--- Passage provided ---
Tag Archives: English Ghost Stories

Dark Company

Hermetic Library Fellow T Polyphilus reviews Dark Company: The Ten Greatest Ghost Stories [Amazon, Abebooks, Author, Local Library] ed and introduction by Lincoln Child, with stories by Edgar Allan Poe, Joseph Sheridan LeFanu, Henry James, M R James, W W Jacobs, Arthur Machen, Algernon Blackwood, Oliver Onions, William Hope Hodgson, and H P Lovecraft.

Child Dark Company

I picked up this collection from the local public library in order to read Hodgson’s “The Voice in the Night.” Since I had already read half of the contents under other covers, I decided to go ahead and finish the remaining ones. Dark Company is a sort of “best of the best” anthology. Although the subtitle boasts “Greatest Ghost Stories,” the selection really ranges across supernatural horror, regardless of ghosts

Editor Lincoln Child identifies probably the ten most lauded American and English authors of the genre from the 19th through the early 20th century, and then offers a “best” story from each. Many of these are obvious: Poe’s “Fall of the House of Usher,” Machen’s “Great God Pan,” and Blackwood’s “The Willows,” for example. The stories are arranged in some sort of chronological sequence. In each case, Child gives the birth and death dates of the author, but he omits the (to me) more relevant and interesting date of the first publication of the story in question. A one-paragraph introduction to each story characterizes the author and gestures at situating the story in his oeuvre. 

The Hodgson is a remarkably brief and effective piece, notable for the naturalism of its horror, along with a certain shocking perversity of the outcome. After that, I was most interested to read “The Green Tea” by Sheridan Le Fanu and “The Beckoning Fair One” by Oliver Onions, two esteemed authors that I hadn’t yet read. In the case of the former, my cinematically-educated mind couldn’t help but picture the protagonist Dr. Hesselius as Peter Cushing, with Christopher Lee as the Rev. Mr. Jennings. The Onions story starts off in a somewhat Machen-like mode, but the final result is comparable to the blackest work of H. Russell Wakefield (an author who could easily have been the eleventh of this company).
---
Requirement
Reproduce the Dark Company review word for word from "Tag Archives: English" up to and including "H P Lovecraft.".
--- Data excerpt ---
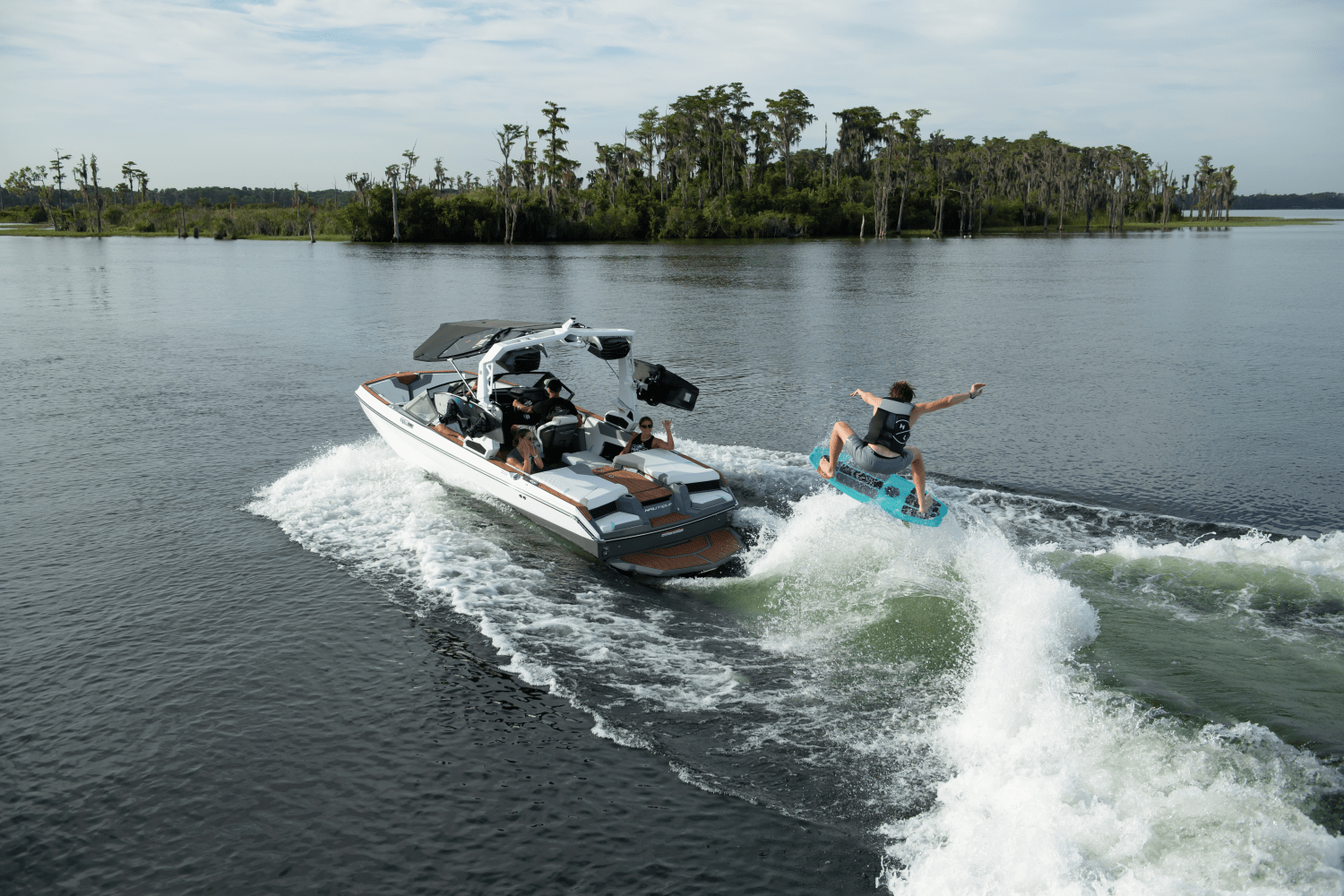 2026 Nautique Super Air Nautique GS20 20.0 feet, Inuvik, Northwest Territories #29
---
Output of the task
Tag Archives: English Ghost Stories

Dark Company

Hermetic Library Fellow T Polyphilus reviews Dark Company: The Ten Greatest Ghost Stories [Amazon, Abebooks, Author, Local Library] ed and introduction by Lincoln Child, with stories by Edgar Allan Poe, Joseph Sheridan LeFanu, Henry James, M R James, W W Jacobs, Arthur Machen, Algernon Blackwood, Oliver Onions, William Hope Hodgson, and H P Lovecraft.